For the past two weeks Angela Mah, 43, a human resources director, has searched high and low for the owners of a four- year-old shih tzu she calls Sweetie Girl. The dog was found, dirty and matted, wandering along the road divider of Ang Mo Kio Avenue 3 and heading towards the highway, when Ms Mah's brother stopped and picked her up.
She has called the Society for the Prevention of Cruelty to Animals (SPCA), the Agri-Food and Veterinary Authority (AVA) and other organisations such as Action for Singapore Dogs and Pet-Call, a private pet database, and placed advertisements online and in ST Classified to no avail.
What makes this more than just a lost dog story is that Sweetie Girl has a microchip - a requirement for dogs here since 2007 - and so you would expect that checking databases of the organisations would result in a match.

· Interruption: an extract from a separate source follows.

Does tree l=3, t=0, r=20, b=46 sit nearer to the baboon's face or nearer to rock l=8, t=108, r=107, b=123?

However, the microchip was never registered with the owner's details - a problem faced by hundreds of lost dogs every year.
A microchip is a small tag which is injected into the animal. It has no embedded information or global positioning system (GPS) capabilities. It only carries a scannable number which is meaningless unless the microchip's number has been registered with the pet and owner's information in one of four databases here.
Action for Singapore Dogs president Ricky Yeo estimates that, in general, up to 80 per cent of lost dogs are never reunited with their owners. This is largely because the dogs were never microchipped or the owners did not register their dog's microchip, he says.
The procedure, which costs about $50 depending on the clinic, can only be done by a veterinarian. Most licensed pet stores, puppy farms, and licensed breeders have their puppies microchipped along with their first vaccinations before the dog is sold. The new owners are then encouraged to register the microchip.
The chip is used by the AVA to keep track of dogs in case of an outbreak of rabies but is also used as proof of ownership in case of pet loss or ownership dispute.
While the SPCA and Action for Singapore Dogs have microchip databases for the details of dogs they have rehomed, the two main databases for microchip registration are with the AVA, which includes microchip registration as part of its annual dog licence renewal, and Pet-Call, a privately run database which charges $15 for a lifetime membership to its microchip database.
Of the 59,000 dogs registered in the AVA database, about 70 per cent are microchipped. The remaining 30 per cent were likely registered for a licence before microchipping became a requirement five years ago.
While the AVA has a database only for dogs, Pet-Call allows any animal, including cats, rabbits and fish, to be included in its database as long as it is microchipped. Of the 15,400 animals in the Pet-Call database, the vast majority are dogs followed by cats, which make up about 10 per cent of the list.
Yet Mr Yeo estimates that about half of the dogs here are not microchipped, not licensed or do not have their microchips registered.
The reasons for this vary.
Some pet owners do not want to pay the annual licensing fee - $14 for a sterilised dog, $70 for a non-sterilised dog - although it is required by law.
Some may have a non-HDB approved dog they do not want to register for fear it will be taken away, even though licensing is for rabies prevention, not for tracking or HDB approval.
Others think that the microchip is a GPS tracking device so they do not need to register their details with a database.
Yet others, like Ms Charis Koh, 20, think their dog will never run away. However, she has had to learn the hard way. Her 21/2-year-old toy poodle, Boyan, ran out of her family's flat in Tampines on July 17 this year.
She only learnt that he was missing when she came home from her part-time job as a personal trainer hours later.
"I was very upset when my parents told me. I was crying so loudly that my neighbours called the police because they thought something was really wrong."
She called the AVA, SPCA and other dog welfare organisations. She put up flyers, placed notices on online forums, Facebook and sent e-mail with detailed information about Boyan to every veterinary clinic she could find.
On why she never registered Boyan's microchip, she says: "I thought the microchip was already a form of registration."
One step those like Ms Koh can take is to register their lost pet's details with Pet-Call if they know the microchip number. Though Pet-Call charges more, $65, to register a pet which is lost, once the details have been entered in the system, an e-mail with these and the owner's contact information is sent to all vet clinics, animal welfare organisations and the AVA, in case the animal is found.
This is how Ms Joslin Toh, 22, recovered Wish, her family's miniature schnauzer, four years ago. She registered Wish on Pet-Call after he was lost. A month later, she got a call saying her dog had been found when its new owners took him to the vet for a check-up and a scan revealed the microchip number.
"The new family did not want to give it up but because the dog was microchipped and the microchip was registered to me, I got the dog back," she says.